Zero redundancy distributed learning with differential privacy

Deep learning using large models have achieved great success in a wide range of domains. However, training these models on billions of parameters is very challenging in terms of the training speed, memory cost, and communication efficiency, especially under the privacy-preserving regime with differential privacy (DP). On the one hand, DP optimization has comparable efficiency to the standard non-private optimization on a single GPU, but on multiple GPUs, existing DP distributed learning (such as pipeline parallel) has suffered from significantly worse efficiency. On the other hand, the Zero Redundancy Optimizer (ZeRO) is a state-of-the-art solution to the standard distributed learning, exhibiting excellent training efficiency on large models, but to work compatibly with DP is technically complicated. In this work, we develop a new systematic solution, DP-ZeRO, (I) to scale up the trainable DP model size, e.g. to GPT-100B, (II) to obtain the same computation and communication efficiency as the standard ZeRO, and (III) to enable mixed-precision DP training.

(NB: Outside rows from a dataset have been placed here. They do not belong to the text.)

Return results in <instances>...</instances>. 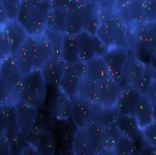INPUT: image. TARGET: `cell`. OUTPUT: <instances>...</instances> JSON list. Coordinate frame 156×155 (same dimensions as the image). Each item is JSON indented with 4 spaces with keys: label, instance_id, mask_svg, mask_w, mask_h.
I'll use <instances>...</instances> for the list:
<instances>
[{
    "label": "cell",
    "instance_id": "9",
    "mask_svg": "<svg viewBox=\"0 0 156 155\" xmlns=\"http://www.w3.org/2000/svg\"><path fill=\"white\" fill-rule=\"evenodd\" d=\"M128 29L135 35L137 48H141L148 54H156V21Z\"/></svg>",
    "mask_w": 156,
    "mask_h": 155
},
{
    "label": "cell",
    "instance_id": "15",
    "mask_svg": "<svg viewBox=\"0 0 156 155\" xmlns=\"http://www.w3.org/2000/svg\"><path fill=\"white\" fill-rule=\"evenodd\" d=\"M83 21V31L95 36L102 22L100 6L96 1L82 4L80 8Z\"/></svg>",
    "mask_w": 156,
    "mask_h": 155
},
{
    "label": "cell",
    "instance_id": "26",
    "mask_svg": "<svg viewBox=\"0 0 156 155\" xmlns=\"http://www.w3.org/2000/svg\"><path fill=\"white\" fill-rule=\"evenodd\" d=\"M61 54L66 65H72L80 62L77 36L65 35Z\"/></svg>",
    "mask_w": 156,
    "mask_h": 155
},
{
    "label": "cell",
    "instance_id": "20",
    "mask_svg": "<svg viewBox=\"0 0 156 155\" xmlns=\"http://www.w3.org/2000/svg\"><path fill=\"white\" fill-rule=\"evenodd\" d=\"M34 38V51H35V65L36 69L41 68L54 53L53 47L49 39L41 35L38 37H33Z\"/></svg>",
    "mask_w": 156,
    "mask_h": 155
},
{
    "label": "cell",
    "instance_id": "3",
    "mask_svg": "<svg viewBox=\"0 0 156 155\" xmlns=\"http://www.w3.org/2000/svg\"><path fill=\"white\" fill-rule=\"evenodd\" d=\"M155 77L156 72L151 66L140 60L138 56L130 49L129 58L124 67L122 87L126 84H130L144 94L150 81Z\"/></svg>",
    "mask_w": 156,
    "mask_h": 155
},
{
    "label": "cell",
    "instance_id": "47",
    "mask_svg": "<svg viewBox=\"0 0 156 155\" xmlns=\"http://www.w3.org/2000/svg\"><path fill=\"white\" fill-rule=\"evenodd\" d=\"M22 155H39V154H38V152H37L32 146H30V145H28V144H27L26 147L24 148V150H23Z\"/></svg>",
    "mask_w": 156,
    "mask_h": 155
},
{
    "label": "cell",
    "instance_id": "50",
    "mask_svg": "<svg viewBox=\"0 0 156 155\" xmlns=\"http://www.w3.org/2000/svg\"><path fill=\"white\" fill-rule=\"evenodd\" d=\"M96 155H116L115 151L113 150H108V149H104L102 151H100Z\"/></svg>",
    "mask_w": 156,
    "mask_h": 155
},
{
    "label": "cell",
    "instance_id": "40",
    "mask_svg": "<svg viewBox=\"0 0 156 155\" xmlns=\"http://www.w3.org/2000/svg\"><path fill=\"white\" fill-rule=\"evenodd\" d=\"M142 138L151 148H156V120L142 129Z\"/></svg>",
    "mask_w": 156,
    "mask_h": 155
},
{
    "label": "cell",
    "instance_id": "37",
    "mask_svg": "<svg viewBox=\"0 0 156 155\" xmlns=\"http://www.w3.org/2000/svg\"><path fill=\"white\" fill-rule=\"evenodd\" d=\"M136 148V145L135 141L124 136H121L113 148V150L115 151L116 155H131Z\"/></svg>",
    "mask_w": 156,
    "mask_h": 155
},
{
    "label": "cell",
    "instance_id": "51",
    "mask_svg": "<svg viewBox=\"0 0 156 155\" xmlns=\"http://www.w3.org/2000/svg\"><path fill=\"white\" fill-rule=\"evenodd\" d=\"M131 155H145V154H144V151L142 150H141L140 148H138V147H136Z\"/></svg>",
    "mask_w": 156,
    "mask_h": 155
},
{
    "label": "cell",
    "instance_id": "55",
    "mask_svg": "<svg viewBox=\"0 0 156 155\" xmlns=\"http://www.w3.org/2000/svg\"><path fill=\"white\" fill-rule=\"evenodd\" d=\"M41 1H50V2H51V0H41Z\"/></svg>",
    "mask_w": 156,
    "mask_h": 155
},
{
    "label": "cell",
    "instance_id": "28",
    "mask_svg": "<svg viewBox=\"0 0 156 155\" xmlns=\"http://www.w3.org/2000/svg\"><path fill=\"white\" fill-rule=\"evenodd\" d=\"M135 117L141 130L154 121L153 105L148 100V98L145 95L142 96L136 108Z\"/></svg>",
    "mask_w": 156,
    "mask_h": 155
},
{
    "label": "cell",
    "instance_id": "46",
    "mask_svg": "<svg viewBox=\"0 0 156 155\" xmlns=\"http://www.w3.org/2000/svg\"><path fill=\"white\" fill-rule=\"evenodd\" d=\"M0 155H9V140L4 136H1L0 138Z\"/></svg>",
    "mask_w": 156,
    "mask_h": 155
},
{
    "label": "cell",
    "instance_id": "19",
    "mask_svg": "<svg viewBox=\"0 0 156 155\" xmlns=\"http://www.w3.org/2000/svg\"><path fill=\"white\" fill-rule=\"evenodd\" d=\"M1 27L4 28L9 36L11 44V55L13 56L29 36L17 20H9Z\"/></svg>",
    "mask_w": 156,
    "mask_h": 155
},
{
    "label": "cell",
    "instance_id": "16",
    "mask_svg": "<svg viewBox=\"0 0 156 155\" xmlns=\"http://www.w3.org/2000/svg\"><path fill=\"white\" fill-rule=\"evenodd\" d=\"M122 85L111 77L107 78L98 83V101L97 103L108 106L116 107V103L122 91Z\"/></svg>",
    "mask_w": 156,
    "mask_h": 155
},
{
    "label": "cell",
    "instance_id": "41",
    "mask_svg": "<svg viewBox=\"0 0 156 155\" xmlns=\"http://www.w3.org/2000/svg\"><path fill=\"white\" fill-rule=\"evenodd\" d=\"M11 55V44L6 30L1 27L0 30V58L1 60Z\"/></svg>",
    "mask_w": 156,
    "mask_h": 155
},
{
    "label": "cell",
    "instance_id": "54",
    "mask_svg": "<svg viewBox=\"0 0 156 155\" xmlns=\"http://www.w3.org/2000/svg\"><path fill=\"white\" fill-rule=\"evenodd\" d=\"M151 155H156V148L153 149V151H152V154Z\"/></svg>",
    "mask_w": 156,
    "mask_h": 155
},
{
    "label": "cell",
    "instance_id": "18",
    "mask_svg": "<svg viewBox=\"0 0 156 155\" xmlns=\"http://www.w3.org/2000/svg\"><path fill=\"white\" fill-rule=\"evenodd\" d=\"M93 104L77 96L72 99V111L71 120L75 125L80 128L86 127L92 117Z\"/></svg>",
    "mask_w": 156,
    "mask_h": 155
},
{
    "label": "cell",
    "instance_id": "35",
    "mask_svg": "<svg viewBox=\"0 0 156 155\" xmlns=\"http://www.w3.org/2000/svg\"><path fill=\"white\" fill-rule=\"evenodd\" d=\"M52 119L54 118H52V116L51 115L49 109H46L43 106L38 107L34 128L39 129V130L52 131V128L55 127Z\"/></svg>",
    "mask_w": 156,
    "mask_h": 155
},
{
    "label": "cell",
    "instance_id": "36",
    "mask_svg": "<svg viewBox=\"0 0 156 155\" xmlns=\"http://www.w3.org/2000/svg\"><path fill=\"white\" fill-rule=\"evenodd\" d=\"M122 134L118 127L117 121L108 124L105 127V141H104V149L113 150L118 139L121 137Z\"/></svg>",
    "mask_w": 156,
    "mask_h": 155
},
{
    "label": "cell",
    "instance_id": "30",
    "mask_svg": "<svg viewBox=\"0 0 156 155\" xmlns=\"http://www.w3.org/2000/svg\"><path fill=\"white\" fill-rule=\"evenodd\" d=\"M86 129L90 136L94 150L96 154L104 150L105 141V126L94 121H90L86 125Z\"/></svg>",
    "mask_w": 156,
    "mask_h": 155
},
{
    "label": "cell",
    "instance_id": "33",
    "mask_svg": "<svg viewBox=\"0 0 156 155\" xmlns=\"http://www.w3.org/2000/svg\"><path fill=\"white\" fill-rule=\"evenodd\" d=\"M57 130L61 143L66 148L71 150L73 140L78 130V127L75 125V123L71 119L60 121Z\"/></svg>",
    "mask_w": 156,
    "mask_h": 155
},
{
    "label": "cell",
    "instance_id": "29",
    "mask_svg": "<svg viewBox=\"0 0 156 155\" xmlns=\"http://www.w3.org/2000/svg\"><path fill=\"white\" fill-rule=\"evenodd\" d=\"M91 34L82 31L77 36L78 39V46H79V53H80V60L82 63L86 64L93 58L96 57L94 48V41Z\"/></svg>",
    "mask_w": 156,
    "mask_h": 155
},
{
    "label": "cell",
    "instance_id": "10",
    "mask_svg": "<svg viewBox=\"0 0 156 155\" xmlns=\"http://www.w3.org/2000/svg\"><path fill=\"white\" fill-rule=\"evenodd\" d=\"M49 111L52 118L57 121L71 119L72 99L63 93L59 87L55 88L50 100Z\"/></svg>",
    "mask_w": 156,
    "mask_h": 155
},
{
    "label": "cell",
    "instance_id": "31",
    "mask_svg": "<svg viewBox=\"0 0 156 155\" xmlns=\"http://www.w3.org/2000/svg\"><path fill=\"white\" fill-rule=\"evenodd\" d=\"M80 6L67 10L66 35L78 36L80 33L83 31V21L80 10Z\"/></svg>",
    "mask_w": 156,
    "mask_h": 155
},
{
    "label": "cell",
    "instance_id": "13",
    "mask_svg": "<svg viewBox=\"0 0 156 155\" xmlns=\"http://www.w3.org/2000/svg\"><path fill=\"white\" fill-rule=\"evenodd\" d=\"M1 120V136H4L9 140L13 139L21 135L19 124L17 121L15 105L13 103L1 105L0 110Z\"/></svg>",
    "mask_w": 156,
    "mask_h": 155
},
{
    "label": "cell",
    "instance_id": "38",
    "mask_svg": "<svg viewBox=\"0 0 156 155\" xmlns=\"http://www.w3.org/2000/svg\"><path fill=\"white\" fill-rule=\"evenodd\" d=\"M23 0H0V9L8 15L9 20H16Z\"/></svg>",
    "mask_w": 156,
    "mask_h": 155
},
{
    "label": "cell",
    "instance_id": "22",
    "mask_svg": "<svg viewBox=\"0 0 156 155\" xmlns=\"http://www.w3.org/2000/svg\"><path fill=\"white\" fill-rule=\"evenodd\" d=\"M119 115L120 113L116 107H108L96 103L93 104L91 121H94L106 127L108 124L116 122Z\"/></svg>",
    "mask_w": 156,
    "mask_h": 155
},
{
    "label": "cell",
    "instance_id": "4",
    "mask_svg": "<svg viewBox=\"0 0 156 155\" xmlns=\"http://www.w3.org/2000/svg\"><path fill=\"white\" fill-rule=\"evenodd\" d=\"M23 73L19 69L13 56L1 60L0 65V99L1 105L15 103L16 91L23 79Z\"/></svg>",
    "mask_w": 156,
    "mask_h": 155
},
{
    "label": "cell",
    "instance_id": "17",
    "mask_svg": "<svg viewBox=\"0 0 156 155\" xmlns=\"http://www.w3.org/2000/svg\"><path fill=\"white\" fill-rule=\"evenodd\" d=\"M144 0H130L125 6L118 10L122 19L128 28H134L142 24Z\"/></svg>",
    "mask_w": 156,
    "mask_h": 155
},
{
    "label": "cell",
    "instance_id": "8",
    "mask_svg": "<svg viewBox=\"0 0 156 155\" xmlns=\"http://www.w3.org/2000/svg\"><path fill=\"white\" fill-rule=\"evenodd\" d=\"M66 65V64L62 57V54L54 52L51 57L41 66V73L48 87L52 89L59 87Z\"/></svg>",
    "mask_w": 156,
    "mask_h": 155
},
{
    "label": "cell",
    "instance_id": "43",
    "mask_svg": "<svg viewBox=\"0 0 156 155\" xmlns=\"http://www.w3.org/2000/svg\"><path fill=\"white\" fill-rule=\"evenodd\" d=\"M51 43L54 52H59L61 53V49H62V44H63V40H64V34L57 33V32H53L51 30L46 29L44 34H43Z\"/></svg>",
    "mask_w": 156,
    "mask_h": 155
},
{
    "label": "cell",
    "instance_id": "2",
    "mask_svg": "<svg viewBox=\"0 0 156 155\" xmlns=\"http://www.w3.org/2000/svg\"><path fill=\"white\" fill-rule=\"evenodd\" d=\"M48 85L39 68L23 76L16 91V99L28 102L37 108L43 106Z\"/></svg>",
    "mask_w": 156,
    "mask_h": 155
},
{
    "label": "cell",
    "instance_id": "48",
    "mask_svg": "<svg viewBox=\"0 0 156 155\" xmlns=\"http://www.w3.org/2000/svg\"><path fill=\"white\" fill-rule=\"evenodd\" d=\"M149 58H150L149 65L156 72V54H149Z\"/></svg>",
    "mask_w": 156,
    "mask_h": 155
},
{
    "label": "cell",
    "instance_id": "32",
    "mask_svg": "<svg viewBox=\"0 0 156 155\" xmlns=\"http://www.w3.org/2000/svg\"><path fill=\"white\" fill-rule=\"evenodd\" d=\"M78 96L91 104H96L98 101V83L85 75L81 80Z\"/></svg>",
    "mask_w": 156,
    "mask_h": 155
},
{
    "label": "cell",
    "instance_id": "27",
    "mask_svg": "<svg viewBox=\"0 0 156 155\" xmlns=\"http://www.w3.org/2000/svg\"><path fill=\"white\" fill-rule=\"evenodd\" d=\"M66 14L67 10L66 9L51 8L48 15L46 29L66 35Z\"/></svg>",
    "mask_w": 156,
    "mask_h": 155
},
{
    "label": "cell",
    "instance_id": "7",
    "mask_svg": "<svg viewBox=\"0 0 156 155\" xmlns=\"http://www.w3.org/2000/svg\"><path fill=\"white\" fill-rule=\"evenodd\" d=\"M24 137L27 144L32 146L39 155L55 154L57 149V139L52 131L34 128Z\"/></svg>",
    "mask_w": 156,
    "mask_h": 155
},
{
    "label": "cell",
    "instance_id": "42",
    "mask_svg": "<svg viewBox=\"0 0 156 155\" xmlns=\"http://www.w3.org/2000/svg\"><path fill=\"white\" fill-rule=\"evenodd\" d=\"M26 145L27 142L25 137L22 135L17 136L9 140V155H22Z\"/></svg>",
    "mask_w": 156,
    "mask_h": 155
},
{
    "label": "cell",
    "instance_id": "11",
    "mask_svg": "<svg viewBox=\"0 0 156 155\" xmlns=\"http://www.w3.org/2000/svg\"><path fill=\"white\" fill-rule=\"evenodd\" d=\"M14 105H15L17 121L21 135L25 136L35 127L38 108L34 105L23 100H17Z\"/></svg>",
    "mask_w": 156,
    "mask_h": 155
},
{
    "label": "cell",
    "instance_id": "34",
    "mask_svg": "<svg viewBox=\"0 0 156 155\" xmlns=\"http://www.w3.org/2000/svg\"><path fill=\"white\" fill-rule=\"evenodd\" d=\"M95 36L100 38L108 48L115 46L114 33H113V26L110 16L102 20Z\"/></svg>",
    "mask_w": 156,
    "mask_h": 155
},
{
    "label": "cell",
    "instance_id": "14",
    "mask_svg": "<svg viewBox=\"0 0 156 155\" xmlns=\"http://www.w3.org/2000/svg\"><path fill=\"white\" fill-rule=\"evenodd\" d=\"M13 58L23 75H26L36 69L33 37H29L23 42V44L13 55Z\"/></svg>",
    "mask_w": 156,
    "mask_h": 155
},
{
    "label": "cell",
    "instance_id": "21",
    "mask_svg": "<svg viewBox=\"0 0 156 155\" xmlns=\"http://www.w3.org/2000/svg\"><path fill=\"white\" fill-rule=\"evenodd\" d=\"M117 124L122 136L132 139L136 143L142 138V130L135 116L120 114L117 119Z\"/></svg>",
    "mask_w": 156,
    "mask_h": 155
},
{
    "label": "cell",
    "instance_id": "23",
    "mask_svg": "<svg viewBox=\"0 0 156 155\" xmlns=\"http://www.w3.org/2000/svg\"><path fill=\"white\" fill-rule=\"evenodd\" d=\"M71 151L73 155H96L86 127L77 130Z\"/></svg>",
    "mask_w": 156,
    "mask_h": 155
},
{
    "label": "cell",
    "instance_id": "1",
    "mask_svg": "<svg viewBox=\"0 0 156 155\" xmlns=\"http://www.w3.org/2000/svg\"><path fill=\"white\" fill-rule=\"evenodd\" d=\"M51 9L50 1L23 0L16 20L24 28L28 36L38 37L43 35L46 30Z\"/></svg>",
    "mask_w": 156,
    "mask_h": 155
},
{
    "label": "cell",
    "instance_id": "5",
    "mask_svg": "<svg viewBox=\"0 0 156 155\" xmlns=\"http://www.w3.org/2000/svg\"><path fill=\"white\" fill-rule=\"evenodd\" d=\"M85 75H86L85 63L79 62L72 65H66L59 84V89L70 99H74L78 96L81 80Z\"/></svg>",
    "mask_w": 156,
    "mask_h": 155
},
{
    "label": "cell",
    "instance_id": "12",
    "mask_svg": "<svg viewBox=\"0 0 156 155\" xmlns=\"http://www.w3.org/2000/svg\"><path fill=\"white\" fill-rule=\"evenodd\" d=\"M143 94L136 88L126 84L122 88L121 93L116 103V107L120 114L135 116L136 108Z\"/></svg>",
    "mask_w": 156,
    "mask_h": 155
},
{
    "label": "cell",
    "instance_id": "45",
    "mask_svg": "<svg viewBox=\"0 0 156 155\" xmlns=\"http://www.w3.org/2000/svg\"><path fill=\"white\" fill-rule=\"evenodd\" d=\"M93 41H94V48L95 56H103L105 54V52L108 51V47L97 36L93 37Z\"/></svg>",
    "mask_w": 156,
    "mask_h": 155
},
{
    "label": "cell",
    "instance_id": "52",
    "mask_svg": "<svg viewBox=\"0 0 156 155\" xmlns=\"http://www.w3.org/2000/svg\"><path fill=\"white\" fill-rule=\"evenodd\" d=\"M76 1L80 4H86V3H90V2H94L96 1V0H76Z\"/></svg>",
    "mask_w": 156,
    "mask_h": 155
},
{
    "label": "cell",
    "instance_id": "49",
    "mask_svg": "<svg viewBox=\"0 0 156 155\" xmlns=\"http://www.w3.org/2000/svg\"><path fill=\"white\" fill-rule=\"evenodd\" d=\"M130 0H115V4H116V9L117 11L122 9L123 6H125L127 3H128Z\"/></svg>",
    "mask_w": 156,
    "mask_h": 155
},
{
    "label": "cell",
    "instance_id": "39",
    "mask_svg": "<svg viewBox=\"0 0 156 155\" xmlns=\"http://www.w3.org/2000/svg\"><path fill=\"white\" fill-rule=\"evenodd\" d=\"M156 21V0H144L142 24Z\"/></svg>",
    "mask_w": 156,
    "mask_h": 155
},
{
    "label": "cell",
    "instance_id": "24",
    "mask_svg": "<svg viewBox=\"0 0 156 155\" xmlns=\"http://www.w3.org/2000/svg\"><path fill=\"white\" fill-rule=\"evenodd\" d=\"M112 26H113V33H114V40L115 46L130 49L129 39H128V27L122 19L121 15L118 11L114 12L110 15Z\"/></svg>",
    "mask_w": 156,
    "mask_h": 155
},
{
    "label": "cell",
    "instance_id": "6",
    "mask_svg": "<svg viewBox=\"0 0 156 155\" xmlns=\"http://www.w3.org/2000/svg\"><path fill=\"white\" fill-rule=\"evenodd\" d=\"M130 49H125L121 47H111L108 48L105 54L102 56L104 58L110 77L115 79L122 85L124 67L129 58Z\"/></svg>",
    "mask_w": 156,
    "mask_h": 155
},
{
    "label": "cell",
    "instance_id": "53",
    "mask_svg": "<svg viewBox=\"0 0 156 155\" xmlns=\"http://www.w3.org/2000/svg\"><path fill=\"white\" fill-rule=\"evenodd\" d=\"M153 112H154V120H156V105H153Z\"/></svg>",
    "mask_w": 156,
    "mask_h": 155
},
{
    "label": "cell",
    "instance_id": "44",
    "mask_svg": "<svg viewBox=\"0 0 156 155\" xmlns=\"http://www.w3.org/2000/svg\"><path fill=\"white\" fill-rule=\"evenodd\" d=\"M143 95L148 98V100L152 105H156V77L150 81Z\"/></svg>",
    "mask_w": 156,
    "mask_h": 155
},
{
    "label": "cell",
    "instance_id": "25",
    "mask_svg": "<svg viewBox=\"0 0 156 155\" xmlns=\"http://www.w3.org/2000/svg\"><path fill=\"white\" fill-rule=\"evenodd\" d=\"M86 76L97 83L110 77L108 65L102 56H96L86 63Z\"/></svg>",
    "mask_w": 156,
    "mask_h": 155
}]
</instances>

Our DP-ZeRO, like the standard ZeRO, has the potential to train models with arbitrary size and is evaluated on the world's largest DP models in terms of the number of trainable parameters. Recent advances in differentially private (DP) deep learning have witnessed the power of large pre-trained models, achieving comparable accuracy to state-of-the-art (SOTA) non-private models across computer vision De et al. (2022); Bu et al. (2022a); Mehta et al. (2022); Xie et al. (2018), natural language processing Yu et al. (2021); Li et al. (2021); Bu et al. (2023a), and many other tasks. Similar to their non-DP counter-parts, it has been observed that larger DP models tend to have better performance.